Tarea A:
Según el fragmento original sobre el teatro prohibido durante el franquismo, ¿qué hicieron olvidar injustamente los fracasos?

Fragmento original:
□ □ □

Con la llegada de las libertades, todos parecieron acordarse del teatro prohibido durante el franquismo, presumiblemente bueno […] Desgraciadamente, era un teatro sobre el que se habían colocado demasiados clichés y el peor de ellos era el de haber supuesto que, por estar prohibido, debiera de ser […] bueno. La expectación fue tan grande que resultó imposible satisfacerla y los fracasos hicieron olvidar injustamente los éxitos. Pero para que el teatro fuese rechazado como un lastre, hubo que desprestigiarlo primero con la acusación de ser inservible en los nuevos tiempos […]. Era una visión de corto alcance y mezquino aliento suponer que no hubo obras escritas durante el franquismo que, llegada la democracia, podrían ser válidas. Pero, una vez creado el estereotipo, la moda se hizo imperiosa e irrectificable.

□ □ □

Filas proporcionadas:
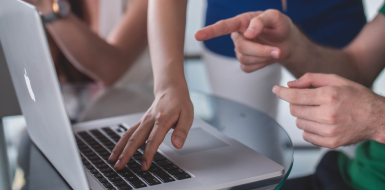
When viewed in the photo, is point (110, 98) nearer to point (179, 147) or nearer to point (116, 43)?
point (116, 43)

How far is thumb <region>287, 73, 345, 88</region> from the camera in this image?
719mm

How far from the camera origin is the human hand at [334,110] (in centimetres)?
67

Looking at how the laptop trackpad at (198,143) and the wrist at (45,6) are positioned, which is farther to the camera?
the wrist at (45,6)

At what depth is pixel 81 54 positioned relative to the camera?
1.40 m

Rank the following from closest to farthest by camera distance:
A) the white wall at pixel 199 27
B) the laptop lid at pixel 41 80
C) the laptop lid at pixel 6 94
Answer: the laptop lid at pixel 41 80, the laptop lid at pixel 6 94, the white wall at pixel 199 27

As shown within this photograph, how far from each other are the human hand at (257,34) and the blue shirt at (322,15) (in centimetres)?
39

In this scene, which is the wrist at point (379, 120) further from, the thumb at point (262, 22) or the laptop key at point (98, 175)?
the laptop key at point (98, 175)

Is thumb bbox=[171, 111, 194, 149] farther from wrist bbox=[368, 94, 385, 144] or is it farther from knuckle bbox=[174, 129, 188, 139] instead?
wrist bbox=[368, 94, 385, 144]

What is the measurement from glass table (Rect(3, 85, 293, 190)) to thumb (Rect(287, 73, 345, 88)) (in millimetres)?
142

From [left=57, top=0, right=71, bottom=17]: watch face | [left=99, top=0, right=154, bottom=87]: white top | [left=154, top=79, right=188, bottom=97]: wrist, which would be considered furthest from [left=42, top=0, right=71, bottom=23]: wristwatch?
[left=154, top=79, right=188, bottom=97]: wrist

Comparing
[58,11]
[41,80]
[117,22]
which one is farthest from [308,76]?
[117,22]

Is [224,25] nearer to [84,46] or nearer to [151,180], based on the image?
[151,180]

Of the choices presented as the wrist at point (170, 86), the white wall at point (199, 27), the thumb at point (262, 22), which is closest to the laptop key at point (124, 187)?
the wrist at point (170, 86)

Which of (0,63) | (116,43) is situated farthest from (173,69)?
(116,43)
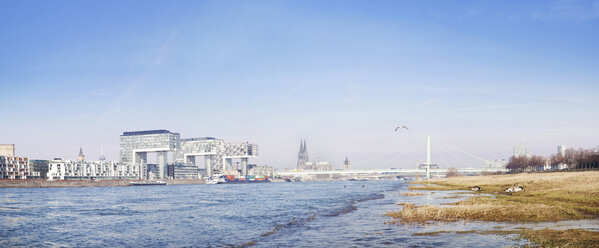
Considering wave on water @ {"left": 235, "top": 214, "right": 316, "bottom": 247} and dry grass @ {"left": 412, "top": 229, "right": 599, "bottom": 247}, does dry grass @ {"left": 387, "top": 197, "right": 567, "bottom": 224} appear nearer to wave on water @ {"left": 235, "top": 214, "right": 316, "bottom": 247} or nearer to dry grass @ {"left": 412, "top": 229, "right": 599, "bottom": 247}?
dry grass @ {"left": 412, "top": 229, "right": 599, "bottom": 247}

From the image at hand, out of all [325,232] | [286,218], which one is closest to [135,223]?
[286,218]

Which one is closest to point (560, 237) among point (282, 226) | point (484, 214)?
point (484, 214)

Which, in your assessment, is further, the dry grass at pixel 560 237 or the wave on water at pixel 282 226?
the wave on water at pixel 282 226

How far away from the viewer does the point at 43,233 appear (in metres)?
32.7

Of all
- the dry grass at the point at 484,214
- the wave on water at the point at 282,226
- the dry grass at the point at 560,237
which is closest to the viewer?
the dry grass at the point at 560,237

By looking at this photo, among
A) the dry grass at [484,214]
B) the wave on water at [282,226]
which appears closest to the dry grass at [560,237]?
the dry grass at [484,214]

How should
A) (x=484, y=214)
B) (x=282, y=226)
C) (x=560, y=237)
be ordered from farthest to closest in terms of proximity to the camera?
(x=282, y=226)
(x=484, y=214)
(x=560, y=237)

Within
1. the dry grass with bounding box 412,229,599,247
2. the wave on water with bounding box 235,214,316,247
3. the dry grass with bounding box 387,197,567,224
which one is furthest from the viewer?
the dry grass with bounding box 387,197,567,224

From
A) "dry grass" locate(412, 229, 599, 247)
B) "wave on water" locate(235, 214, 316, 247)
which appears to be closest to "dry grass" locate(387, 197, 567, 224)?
"dry grass" locate(412, 229, 599, 247)

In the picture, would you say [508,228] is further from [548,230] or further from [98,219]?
[98,219]

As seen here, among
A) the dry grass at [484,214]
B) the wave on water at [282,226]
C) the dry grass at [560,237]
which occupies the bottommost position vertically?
the wave on water at [282,226]

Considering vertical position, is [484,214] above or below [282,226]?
above

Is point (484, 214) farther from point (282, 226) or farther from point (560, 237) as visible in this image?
point (282, 226)

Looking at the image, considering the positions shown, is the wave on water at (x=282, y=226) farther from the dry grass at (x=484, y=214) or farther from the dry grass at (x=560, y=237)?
the dry grass at (x=560, y=237)
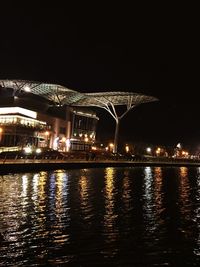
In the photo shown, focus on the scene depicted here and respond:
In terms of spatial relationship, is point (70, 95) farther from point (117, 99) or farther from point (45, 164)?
point (45, 164)

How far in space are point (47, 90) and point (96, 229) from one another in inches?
3000

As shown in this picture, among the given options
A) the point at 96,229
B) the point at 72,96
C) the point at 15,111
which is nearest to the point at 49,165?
the point at 15,111

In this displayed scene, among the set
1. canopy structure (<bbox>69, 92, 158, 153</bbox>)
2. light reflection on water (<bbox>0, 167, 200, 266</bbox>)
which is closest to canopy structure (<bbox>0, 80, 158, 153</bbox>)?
canopy structure (<bbox>69, 92, 158, 153</bbox>)

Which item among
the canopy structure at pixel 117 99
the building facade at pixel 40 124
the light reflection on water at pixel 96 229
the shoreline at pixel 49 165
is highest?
the canopy structure at pixel 117 99

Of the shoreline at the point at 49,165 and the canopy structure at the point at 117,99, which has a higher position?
the canopy structure at the point at 117,99

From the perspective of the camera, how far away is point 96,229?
17219 mm

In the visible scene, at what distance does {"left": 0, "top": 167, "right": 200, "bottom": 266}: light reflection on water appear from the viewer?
1311 centimetres

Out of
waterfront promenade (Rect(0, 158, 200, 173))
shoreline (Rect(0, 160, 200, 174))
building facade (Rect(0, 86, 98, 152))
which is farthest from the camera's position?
building facade (Rect(0, 86, 98, 152))

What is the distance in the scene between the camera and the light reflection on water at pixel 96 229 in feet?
43.0

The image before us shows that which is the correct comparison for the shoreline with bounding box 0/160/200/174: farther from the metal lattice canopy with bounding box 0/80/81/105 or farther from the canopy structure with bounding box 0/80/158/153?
the metal lattice canopy with bounding box 0/80/81/105

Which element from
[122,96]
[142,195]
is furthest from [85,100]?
[142,195]

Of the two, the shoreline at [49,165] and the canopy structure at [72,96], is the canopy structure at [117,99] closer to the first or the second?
the canopy structure at [72,96]

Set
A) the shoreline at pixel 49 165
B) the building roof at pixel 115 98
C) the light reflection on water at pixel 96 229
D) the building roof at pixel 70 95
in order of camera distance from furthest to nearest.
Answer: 1. the building roof at pixel 115 98
2. the building roof at pixel 70 95
3. the shoreline at pixel 49 165
4. the light reflection on water at pixel 96 229

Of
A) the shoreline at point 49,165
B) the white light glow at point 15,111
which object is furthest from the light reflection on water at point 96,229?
the white light glow at point 15,111
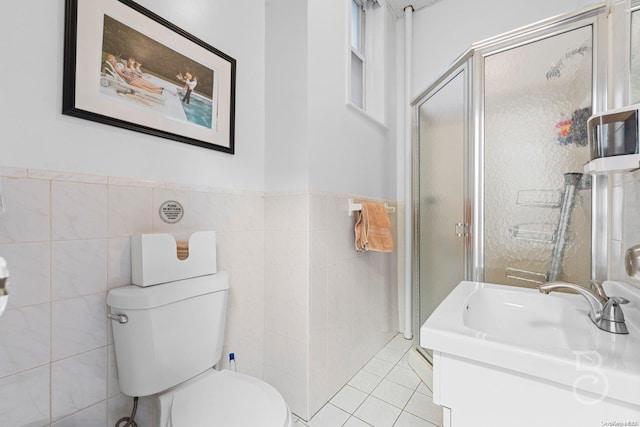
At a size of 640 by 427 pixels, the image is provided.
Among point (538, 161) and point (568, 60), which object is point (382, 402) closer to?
point (538, 161)

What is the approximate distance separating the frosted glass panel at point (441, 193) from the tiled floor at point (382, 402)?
1.46 feet

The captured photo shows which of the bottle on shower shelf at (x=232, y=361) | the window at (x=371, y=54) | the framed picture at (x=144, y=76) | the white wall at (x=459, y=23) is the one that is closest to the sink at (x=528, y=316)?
the bottle on shower shelf at (x=232, y=361)

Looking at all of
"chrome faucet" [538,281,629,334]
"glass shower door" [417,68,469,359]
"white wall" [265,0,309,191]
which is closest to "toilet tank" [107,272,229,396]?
"white wall" [265,0,309,191]

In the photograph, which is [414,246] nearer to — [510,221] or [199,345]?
[510,221]

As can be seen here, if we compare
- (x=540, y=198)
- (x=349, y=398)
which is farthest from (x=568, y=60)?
(x=349, y=398)

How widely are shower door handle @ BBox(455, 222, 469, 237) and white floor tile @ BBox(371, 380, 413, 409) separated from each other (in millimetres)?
958

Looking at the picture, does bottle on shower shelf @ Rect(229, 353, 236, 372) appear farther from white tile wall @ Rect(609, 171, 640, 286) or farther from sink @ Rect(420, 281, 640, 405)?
white tile wall @ Rect(609, 171, 640, 286)

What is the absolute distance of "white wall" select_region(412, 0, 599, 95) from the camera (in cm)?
184

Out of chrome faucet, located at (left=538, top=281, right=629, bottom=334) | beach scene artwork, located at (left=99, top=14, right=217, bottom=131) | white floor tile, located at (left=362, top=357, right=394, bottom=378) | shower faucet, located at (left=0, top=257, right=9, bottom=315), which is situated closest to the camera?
shower faucet, located at (left=0, top=257, right=9, bottom=315)

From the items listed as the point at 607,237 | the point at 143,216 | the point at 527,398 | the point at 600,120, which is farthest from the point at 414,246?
the point at 143,216

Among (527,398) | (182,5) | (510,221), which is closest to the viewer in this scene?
(527,398)

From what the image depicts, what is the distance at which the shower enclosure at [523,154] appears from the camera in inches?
47.1

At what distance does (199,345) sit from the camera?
43.1 inches

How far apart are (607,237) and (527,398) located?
88 centimetres
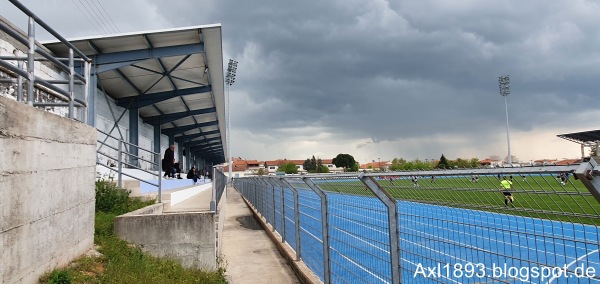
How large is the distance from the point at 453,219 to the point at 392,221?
1133 mm

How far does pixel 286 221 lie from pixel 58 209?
210 inches

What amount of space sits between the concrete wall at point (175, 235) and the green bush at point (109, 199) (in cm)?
95

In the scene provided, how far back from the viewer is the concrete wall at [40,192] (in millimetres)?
3414

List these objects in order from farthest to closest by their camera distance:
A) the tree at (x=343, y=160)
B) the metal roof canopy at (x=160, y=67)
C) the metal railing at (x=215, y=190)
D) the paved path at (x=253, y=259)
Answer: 1. the tree at (x=343, y=160)
2. the metal roof canopy at (x=160, y=67)
3. the paved path at (x=253, y=259)
4. the metal railing at (x=215, y=190)

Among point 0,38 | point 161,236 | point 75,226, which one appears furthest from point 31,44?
point 0,38

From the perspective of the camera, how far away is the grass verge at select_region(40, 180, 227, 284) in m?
4.41

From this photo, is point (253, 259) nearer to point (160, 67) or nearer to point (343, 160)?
point (160, 67)

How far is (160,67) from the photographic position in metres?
17.9

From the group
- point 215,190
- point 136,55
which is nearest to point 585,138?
point 136,55

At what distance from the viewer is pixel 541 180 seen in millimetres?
2008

□ □ □

Tarea B:
Copia de nuevo las filas desde la que contiene "What amount of" hasta el final de las filas, cambiando "concrete wall" por "brick wall" y dejando todo lo demás intacto. Entrega únicamente esas filas.

Respuesta A:
Los éxitos.

Respuesta B:
What amount of space sits between the brick wall at point (175, 235) and the green bush at point (109, 199) (in cm)?
95

In the scene provided, how far back from the viewer is the brick wall at [40,192] (in millimetres)?
3414

List these objects in order from farthest to closest by their camera distance:
A) the tree at (x=343, y=160)
B) the metal roof canopy at (x=160, y=67)
C) the metal railing at (x=215, y=190)
D) the paved path at (x=253, y=259)
Answer: 1. the tree at (x=343, y=160)
2. the metal roof canopy at (x=160, y=67)
3. the paved path at (x=253, y=259)
4. the metal railing at (x=215, y=190)

Among point 0,38 | point 161,236 | point 75,226, which one appears furthest from point 31,44?
point 0,38

From the perspective of the camera, how far away is the grass verge at select_region(40, 180, 227, 284) in m?
4.41

From this photo, is point (253, 259) nearer to point (160, 67) or nearer to point (343, 160)?
point (160, 67)

How far is (160,67) from the photographic position in metres?
17.9

From the group
- point 215,190
- point 136,55
which is nearest to point 585,138?
point 136,55

At what distance from the viewer is pixel 541 180 seen in millimetres?
2008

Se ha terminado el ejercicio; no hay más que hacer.